Passage shown
BEGIN

Burnham Institute for Medical Research announced its contribution to the newly funded Center of Cancer Nanotechnology Excellence (CCNE) established at the University of California with funding from the National Cancer Institute (NCI). The CCNE is a new program created with the goal of assembling nanodevices capable of targeting tumor vasculature and carrying out multiple potential functions for imaging, diagnosis and therapeutic treatment. Dr. Erkki Ruoslahti, Distinguished Professor at the Institute, will join a team of world class nanoengineers to integrate "homing" functionality into nanodevices, or so called "mother ships," capable of delivering diagnostic or therapeutic cargo to cancer blood vessels. [The project will bring $6.8 million to the Institute over the next five years.]
Cancer blood vessels express specific markers that are not present in the blood vessels of normal tissues and may be use as a postal address for delivering imaging agents and cancer therapeutics. The project directed by Dr. Ruoslahti aims to develop nanodevices that can act as mailmen for delivering these payloads directly to the blood vessels of cancer cells.
Dr. Tomas Mustelin, Professor and Director of the Institute's inflammation research program, will contribute as co-principal investigator on a component directed by Dr. Michael Sailor. Dr. Mustelin will study the interaction of nanomachines with cells, looking at how molecular assemblies affect cell health.
The CCNE has assembled a team of investigators from the University of California, San Diego, Santa Barbara, Irvine, and Riverside campuses, Burnham Institute for Medical Research, NanoBioNexus, and General Electric. The consortium is comprised of six complementary projects, each using newly developed and unique technologies, which will collectively aim at using nanotechnology to develop anti-cancer therapies that directly target tumor cells; more accurate and faster diagnostics; and ways to track down cancer cells that survive therapy.
With a long history of internationally recognized, seminal discoveries in vascular targeting, Dr. Ruoslahti has been spearheading efforts at the Burnham to apply these specialized targeting techniques to the field of nanotechnology. Dr. Ruoslahti is credited with the first successful targeted delivery of a nanomachine into live tissue. Using in vivo phage display technology discovered in his laboratory, Ruoslahti has identified and developed targeting elements needed to hone in on the delivery of nanodevices to cancer.
The Institute was recently selected as a "Program of Excellence in Nanotechnology" by the National Heart, Lung and Blood Institute of the National Institutes of Health. The award was granted in June of 2005 for designing nanotechnologies to detect, monitor, treat and eliminate vulnerable plaque, the probable cause of death in sudden cardiac arrest.
Dr. Ruoslahti, former President and CEO of the Burnham Institute for Medical Research, was recently awarded the 2005 Japan Prize in Cell Biology for his discovery of the RGD peptide, a simple, powerful cell recognition system that defines how cells connect and communicate with each other, and why normal cells die and cancer cells survive when this system ultimately fails.

END

What to work on
1. Reproduce the part of the nanotechnology announcement starting at "The Institute was" and ending at "sudden cardiac arrest.".
2. For each of the following statements, say yes or no according to the nanotechnology announcement and quote the words that decide it: (a) the CCNE consortium consists of six projects; (b) Dr. Mustelin directs the component he works on; (c) Dr. Ruoslahti received the Japan Prize in Cell Biology in 2004.

Data to examine
BEGIN

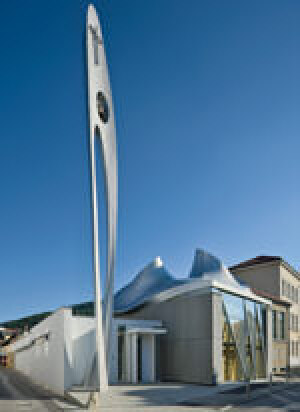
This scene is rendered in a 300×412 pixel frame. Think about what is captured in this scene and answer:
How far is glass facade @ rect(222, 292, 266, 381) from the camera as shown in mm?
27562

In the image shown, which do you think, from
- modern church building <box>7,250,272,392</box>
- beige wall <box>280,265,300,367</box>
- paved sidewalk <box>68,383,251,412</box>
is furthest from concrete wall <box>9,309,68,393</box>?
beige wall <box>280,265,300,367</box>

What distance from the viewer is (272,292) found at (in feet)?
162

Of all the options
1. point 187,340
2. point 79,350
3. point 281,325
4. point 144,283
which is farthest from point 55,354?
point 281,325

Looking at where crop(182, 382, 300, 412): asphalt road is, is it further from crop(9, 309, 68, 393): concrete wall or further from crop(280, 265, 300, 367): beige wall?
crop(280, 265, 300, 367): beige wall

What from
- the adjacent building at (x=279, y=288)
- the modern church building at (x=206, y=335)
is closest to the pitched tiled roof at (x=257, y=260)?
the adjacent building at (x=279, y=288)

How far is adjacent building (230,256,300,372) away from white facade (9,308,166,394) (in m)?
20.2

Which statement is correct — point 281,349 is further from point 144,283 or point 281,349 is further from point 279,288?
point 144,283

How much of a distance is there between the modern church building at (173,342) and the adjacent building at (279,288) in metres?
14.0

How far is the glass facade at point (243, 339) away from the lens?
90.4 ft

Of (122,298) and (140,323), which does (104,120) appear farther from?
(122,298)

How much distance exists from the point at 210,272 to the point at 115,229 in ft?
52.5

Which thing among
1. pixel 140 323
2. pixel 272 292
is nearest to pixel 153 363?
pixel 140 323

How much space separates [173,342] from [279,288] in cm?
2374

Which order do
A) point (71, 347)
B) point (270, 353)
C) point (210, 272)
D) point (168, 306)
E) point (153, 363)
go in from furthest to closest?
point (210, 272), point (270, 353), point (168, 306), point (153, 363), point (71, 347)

END

Solution set
1.
The Institute was recently selected as a "Program of Excellence in Nanotechnology" by the National Heart, Lung and Blood Institute of the National Institutes of Health. The award was granted in June of 2005 for designing nanotechnologies to detect, monitor, treat and eliminate vulnerable plaque, the probable cause of death in sudden cardiac arrest.

2.
(a) Yes: "The consortium is comprised of six complementary projects"
(b) No: "will contribute as co-principal investigator on a component directed by Dr. Michael Sailor"
(c) No: "was recently awarded the 2005 Japan Prize in Cell Biology"